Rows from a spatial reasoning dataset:
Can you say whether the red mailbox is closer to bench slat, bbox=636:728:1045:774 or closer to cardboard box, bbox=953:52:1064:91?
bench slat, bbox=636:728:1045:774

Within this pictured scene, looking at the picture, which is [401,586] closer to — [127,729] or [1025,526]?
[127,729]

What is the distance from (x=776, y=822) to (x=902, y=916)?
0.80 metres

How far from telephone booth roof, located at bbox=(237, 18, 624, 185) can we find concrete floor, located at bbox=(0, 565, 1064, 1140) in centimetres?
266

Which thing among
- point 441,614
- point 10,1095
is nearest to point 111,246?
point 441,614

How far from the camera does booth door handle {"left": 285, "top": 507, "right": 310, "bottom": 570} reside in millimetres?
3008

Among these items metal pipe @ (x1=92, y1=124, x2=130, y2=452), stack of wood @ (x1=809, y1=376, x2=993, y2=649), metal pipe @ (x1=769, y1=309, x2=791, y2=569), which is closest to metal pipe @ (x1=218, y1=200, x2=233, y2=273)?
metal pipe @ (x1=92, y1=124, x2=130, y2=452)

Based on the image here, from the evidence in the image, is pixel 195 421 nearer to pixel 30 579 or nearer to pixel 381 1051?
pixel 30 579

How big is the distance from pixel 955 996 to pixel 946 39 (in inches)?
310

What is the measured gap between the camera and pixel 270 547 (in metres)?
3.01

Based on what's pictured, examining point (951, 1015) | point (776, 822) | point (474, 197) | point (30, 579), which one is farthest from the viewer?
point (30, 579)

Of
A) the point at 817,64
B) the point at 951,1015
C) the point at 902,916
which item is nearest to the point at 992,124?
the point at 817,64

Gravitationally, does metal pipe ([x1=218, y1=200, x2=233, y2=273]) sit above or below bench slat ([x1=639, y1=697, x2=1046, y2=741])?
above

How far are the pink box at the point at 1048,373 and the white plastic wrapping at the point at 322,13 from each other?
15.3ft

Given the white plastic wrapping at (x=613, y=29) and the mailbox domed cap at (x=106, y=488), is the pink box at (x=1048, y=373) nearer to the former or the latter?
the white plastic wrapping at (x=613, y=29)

* * *

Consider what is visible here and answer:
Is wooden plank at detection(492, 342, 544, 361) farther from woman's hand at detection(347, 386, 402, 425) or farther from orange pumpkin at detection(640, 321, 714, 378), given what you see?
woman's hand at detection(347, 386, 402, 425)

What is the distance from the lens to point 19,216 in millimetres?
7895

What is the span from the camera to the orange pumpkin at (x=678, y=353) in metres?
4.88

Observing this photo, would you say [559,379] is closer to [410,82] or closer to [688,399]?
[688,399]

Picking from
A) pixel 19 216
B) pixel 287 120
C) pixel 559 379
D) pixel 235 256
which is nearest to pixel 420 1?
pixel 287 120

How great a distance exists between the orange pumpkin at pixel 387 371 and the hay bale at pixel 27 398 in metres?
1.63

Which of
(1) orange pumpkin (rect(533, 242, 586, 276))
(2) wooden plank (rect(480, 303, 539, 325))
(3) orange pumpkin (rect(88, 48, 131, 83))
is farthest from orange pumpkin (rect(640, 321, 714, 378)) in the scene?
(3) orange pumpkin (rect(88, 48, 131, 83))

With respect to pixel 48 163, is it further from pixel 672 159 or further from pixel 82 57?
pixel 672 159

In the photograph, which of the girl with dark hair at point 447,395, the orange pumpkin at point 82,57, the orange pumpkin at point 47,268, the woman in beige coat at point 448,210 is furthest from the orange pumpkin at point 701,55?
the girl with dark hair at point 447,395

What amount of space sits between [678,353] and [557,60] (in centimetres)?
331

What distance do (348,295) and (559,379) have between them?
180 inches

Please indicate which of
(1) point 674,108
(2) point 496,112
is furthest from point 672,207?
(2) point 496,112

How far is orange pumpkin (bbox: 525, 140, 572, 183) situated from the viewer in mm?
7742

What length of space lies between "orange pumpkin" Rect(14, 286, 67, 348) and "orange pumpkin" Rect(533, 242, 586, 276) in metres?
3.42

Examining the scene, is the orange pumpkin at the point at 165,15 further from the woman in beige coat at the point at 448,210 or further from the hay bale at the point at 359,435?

==

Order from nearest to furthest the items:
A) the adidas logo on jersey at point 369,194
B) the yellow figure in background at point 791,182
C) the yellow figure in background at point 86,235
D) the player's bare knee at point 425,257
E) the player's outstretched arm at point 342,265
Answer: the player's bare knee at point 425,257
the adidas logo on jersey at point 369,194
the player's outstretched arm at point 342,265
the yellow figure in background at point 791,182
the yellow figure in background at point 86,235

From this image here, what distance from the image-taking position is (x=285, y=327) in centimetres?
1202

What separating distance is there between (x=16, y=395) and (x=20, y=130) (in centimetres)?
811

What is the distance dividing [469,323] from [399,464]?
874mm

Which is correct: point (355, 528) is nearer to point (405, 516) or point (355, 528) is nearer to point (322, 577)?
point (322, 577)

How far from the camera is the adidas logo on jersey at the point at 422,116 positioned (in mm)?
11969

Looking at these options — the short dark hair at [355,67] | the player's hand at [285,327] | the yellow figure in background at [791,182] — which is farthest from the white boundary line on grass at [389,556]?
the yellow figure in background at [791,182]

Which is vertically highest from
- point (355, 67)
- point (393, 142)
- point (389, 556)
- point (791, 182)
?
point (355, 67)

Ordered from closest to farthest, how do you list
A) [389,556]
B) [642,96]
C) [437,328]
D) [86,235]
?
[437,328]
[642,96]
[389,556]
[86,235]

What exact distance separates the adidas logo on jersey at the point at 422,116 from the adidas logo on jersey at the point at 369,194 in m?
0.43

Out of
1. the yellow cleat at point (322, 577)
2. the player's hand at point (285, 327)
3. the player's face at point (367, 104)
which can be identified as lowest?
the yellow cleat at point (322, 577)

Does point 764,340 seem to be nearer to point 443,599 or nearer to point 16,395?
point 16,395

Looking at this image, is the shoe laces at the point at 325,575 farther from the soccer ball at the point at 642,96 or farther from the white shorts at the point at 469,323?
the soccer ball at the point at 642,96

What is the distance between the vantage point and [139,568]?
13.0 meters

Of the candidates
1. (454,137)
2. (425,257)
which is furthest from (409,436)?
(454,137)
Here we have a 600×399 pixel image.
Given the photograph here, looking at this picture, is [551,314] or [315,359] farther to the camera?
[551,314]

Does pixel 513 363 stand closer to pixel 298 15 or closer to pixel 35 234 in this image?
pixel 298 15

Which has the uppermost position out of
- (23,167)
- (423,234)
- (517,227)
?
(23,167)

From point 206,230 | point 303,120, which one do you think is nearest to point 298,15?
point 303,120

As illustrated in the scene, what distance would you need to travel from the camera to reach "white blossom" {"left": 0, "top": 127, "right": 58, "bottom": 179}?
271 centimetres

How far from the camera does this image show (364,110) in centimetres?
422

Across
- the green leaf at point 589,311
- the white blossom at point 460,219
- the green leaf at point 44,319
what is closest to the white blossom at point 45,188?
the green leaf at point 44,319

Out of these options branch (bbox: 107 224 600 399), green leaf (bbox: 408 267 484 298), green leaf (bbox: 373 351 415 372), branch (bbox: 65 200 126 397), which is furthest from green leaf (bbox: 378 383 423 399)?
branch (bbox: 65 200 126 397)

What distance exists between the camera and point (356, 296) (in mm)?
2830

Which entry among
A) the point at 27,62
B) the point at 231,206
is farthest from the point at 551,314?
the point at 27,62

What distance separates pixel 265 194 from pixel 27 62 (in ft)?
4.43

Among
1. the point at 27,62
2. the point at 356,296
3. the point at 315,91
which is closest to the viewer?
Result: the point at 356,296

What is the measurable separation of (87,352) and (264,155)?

- EXERCISE DESCRIPTION
Copy out, word for word, the lines of the data from the one containing "Order from nearest" through the one containing "E) the player's", including both of those lines.

- WORKED ANSWER
Order from nearest to furthest the items:
A) the adidas logo on jersey at point 369,194
B) the yellow figure in background at point 791,182
C) the yellow figure in background at point 86,235
D) the player's bare knee at point 425,257
E) the player's outstretched arm at point 342,265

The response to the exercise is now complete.